Beyond neurosurgery, the most prominent application areas for radiofrequency ablation include renal denervation (RDN) and cardiac electrophysiology. Currently, three RDN products have received approval from the National Medical Products Administration (NMPA): Medtronic’s renal artery radiofrequency ablation system, Xinmai Medical’s renal artery radiofrequency ablation system, and Nuowei Ye’s radiofrequency ablation system.

 

Xinmai Medical’s renal artery ablation system is the world’s first radiofrequency ablation device capable of mapping renal nerves.

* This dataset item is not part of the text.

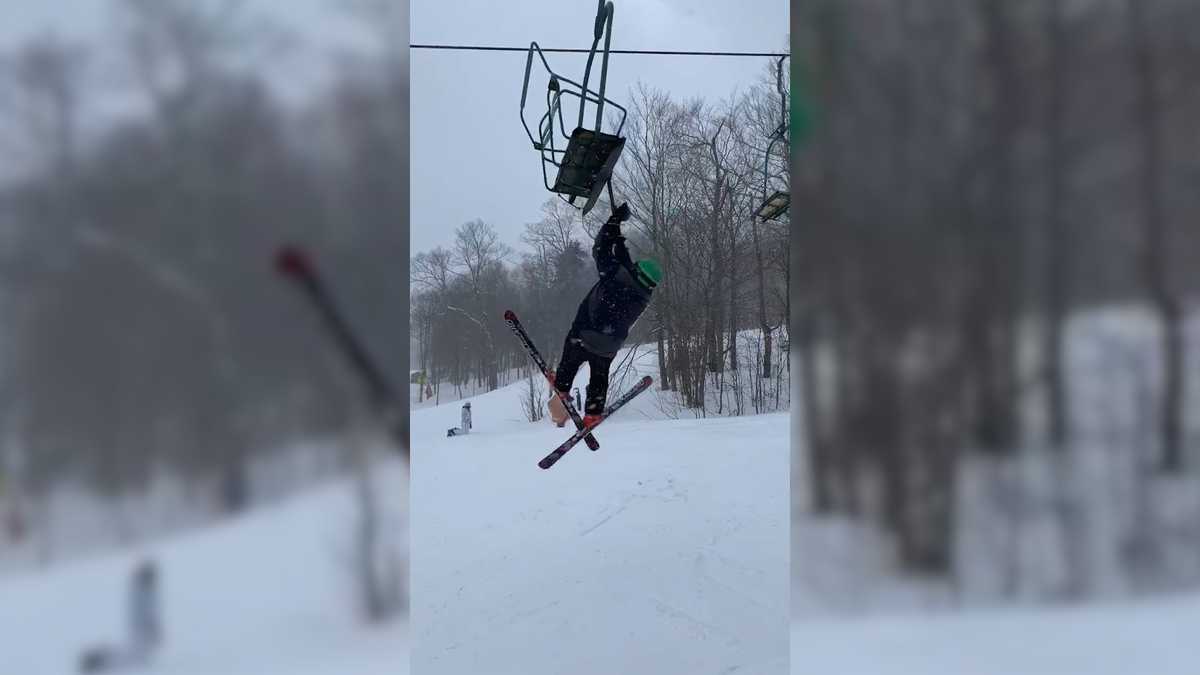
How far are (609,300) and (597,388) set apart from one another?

It not only provides precise ablation targets for renal sympathetic denervation but also offers effective intraoperative and postoperative feedback to assess immediate procedural efficacy.

 

The standout feature of Meili Weiye’s renal artery radiofrequency ablation system lies in its single-use mesh-type renal artery radiofrequency ablation catheter, which features six electrodes arranged in a spiral pattern to effectively enhance ablation efficiency. The basket-like design also ensures that blood flow is not obstructed during ablation. This represents an innovative design unique worldwide.

 

In the field of cardiac electrophysiology, radiofrequency ablation remains the mainstream technology, with numerous companies both domestically and internationally having established their presence. Leading foreign companies include Johnson & Johnson and Abbott, while domestic players primarily comprise MicroPort EP, Huitai Medical, and Jinjiang Electronics.

 

Among them, Johnson & Johnson’s QDOT Radiofrequency Ablation Catheter is a temperature-controlled, autonomous feedback radiofrequency catheter designed for high-power, short-duration ablation. According to clinical study data released by Johnson & Johnson in 2023, the use of this product not only significantly improved ablation speed and efficacy, but also resulted in an adverse event rate of only 3.6%, an atrial tachycardia recurrence-free rate of 82.1%, and a repeat ablation-free rate of 92.1%.

 

Abbott has recently achieved new progress in the cardiac radiofrequency ablation sector, with its self-developed next-generation single-use magnetoelectric positioning pressure-sensing radiofrequency ablation catheter receiving approval from the National Medical Products Administration (NMPA). This product is the first and only pressure-monitoring ablation catheter featuring a flexible laser-etched tip, offering excellent safety, stability, and ablation efficiency.

 

Finally, it is worth highlighting that pulsed field ablation (PFA) has emerged as a highly anticipated technology in the field of cardiac electrophysiology in recent years. As of October 2024, four PFA products have received approval from China’s National Medical Products Administration (NMPA), originating from Jinjiang Electronics, Deno Electrophysiology, Boston Scientific, and Medtronic. Furthermore, more than 30 additional PFA products are currently under development in the global market.

 

Similar to the radiofrequency ablation sector, Chinese enterprises are actively present in this space. This signifies that in these high-value, high-barrier niche sectors, China’s innovative forces are now capable of competing on the same stage as global medical device giants.